Your objective. Please copy out the entries below exactly, beginning with the line that contains "[citizen-science consensus label]" and ending with the line that contains "Young present vote fraction: 0%.", and include nothing outside that span.
** Opening Data block **
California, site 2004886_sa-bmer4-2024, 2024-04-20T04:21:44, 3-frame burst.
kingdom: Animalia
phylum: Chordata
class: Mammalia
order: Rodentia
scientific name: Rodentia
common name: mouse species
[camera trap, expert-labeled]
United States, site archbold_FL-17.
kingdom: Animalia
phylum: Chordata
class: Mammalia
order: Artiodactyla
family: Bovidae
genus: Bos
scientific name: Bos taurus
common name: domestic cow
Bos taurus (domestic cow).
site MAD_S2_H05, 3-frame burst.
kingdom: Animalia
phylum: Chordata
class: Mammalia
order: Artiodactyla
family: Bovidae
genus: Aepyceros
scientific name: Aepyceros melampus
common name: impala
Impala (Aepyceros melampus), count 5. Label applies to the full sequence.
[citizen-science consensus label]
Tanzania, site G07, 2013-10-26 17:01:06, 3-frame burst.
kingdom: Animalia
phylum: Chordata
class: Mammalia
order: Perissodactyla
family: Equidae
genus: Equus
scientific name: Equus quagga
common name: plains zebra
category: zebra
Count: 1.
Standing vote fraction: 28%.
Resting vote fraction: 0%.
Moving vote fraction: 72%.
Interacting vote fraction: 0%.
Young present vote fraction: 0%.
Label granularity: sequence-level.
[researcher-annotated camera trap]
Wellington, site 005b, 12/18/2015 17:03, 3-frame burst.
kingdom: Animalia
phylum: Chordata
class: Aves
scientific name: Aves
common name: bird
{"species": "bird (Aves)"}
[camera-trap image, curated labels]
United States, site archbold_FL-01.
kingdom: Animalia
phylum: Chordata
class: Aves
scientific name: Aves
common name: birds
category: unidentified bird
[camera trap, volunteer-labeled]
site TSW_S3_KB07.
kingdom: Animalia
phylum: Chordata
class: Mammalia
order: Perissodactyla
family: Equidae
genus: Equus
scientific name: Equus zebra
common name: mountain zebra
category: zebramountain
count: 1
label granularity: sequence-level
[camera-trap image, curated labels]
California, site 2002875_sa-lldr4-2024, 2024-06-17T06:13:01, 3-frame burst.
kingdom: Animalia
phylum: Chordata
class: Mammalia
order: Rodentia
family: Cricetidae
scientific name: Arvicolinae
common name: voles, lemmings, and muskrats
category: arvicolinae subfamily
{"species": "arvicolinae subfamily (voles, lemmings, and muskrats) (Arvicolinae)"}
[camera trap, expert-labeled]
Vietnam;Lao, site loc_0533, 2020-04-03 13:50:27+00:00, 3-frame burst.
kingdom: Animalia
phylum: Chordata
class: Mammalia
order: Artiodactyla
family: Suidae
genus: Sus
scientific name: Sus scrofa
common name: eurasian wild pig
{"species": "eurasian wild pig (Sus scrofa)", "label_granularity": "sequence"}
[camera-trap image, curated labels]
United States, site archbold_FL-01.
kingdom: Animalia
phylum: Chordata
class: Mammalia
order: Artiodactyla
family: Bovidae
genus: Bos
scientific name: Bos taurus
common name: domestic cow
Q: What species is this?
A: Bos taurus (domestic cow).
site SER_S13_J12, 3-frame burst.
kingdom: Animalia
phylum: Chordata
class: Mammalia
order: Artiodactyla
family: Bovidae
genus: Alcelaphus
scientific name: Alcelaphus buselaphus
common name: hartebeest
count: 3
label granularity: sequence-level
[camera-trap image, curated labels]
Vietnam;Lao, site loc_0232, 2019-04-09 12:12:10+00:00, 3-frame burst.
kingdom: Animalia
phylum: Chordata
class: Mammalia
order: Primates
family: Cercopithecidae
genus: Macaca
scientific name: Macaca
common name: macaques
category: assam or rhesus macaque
** Closing Data block **
Exercise result.
[citizen-science consensus label]
Tanzania, site G07, 2013-10-26 17:01:06, 3-frame burst.
kingdom: Animalia
phylum: Chordata
class: Mammalia
order: Perissodactyla
family: Equidae
genus: Equus
scientific name: Equus quagga
common name: plains zebra
category: zebra
Count: 1.
Standing vote fraction: 28%.
Resting vote fraction: 0%.
Moving vote fraction: 72%.
Interacting vote fraction: 0%.
Young present vote fraction: 0%.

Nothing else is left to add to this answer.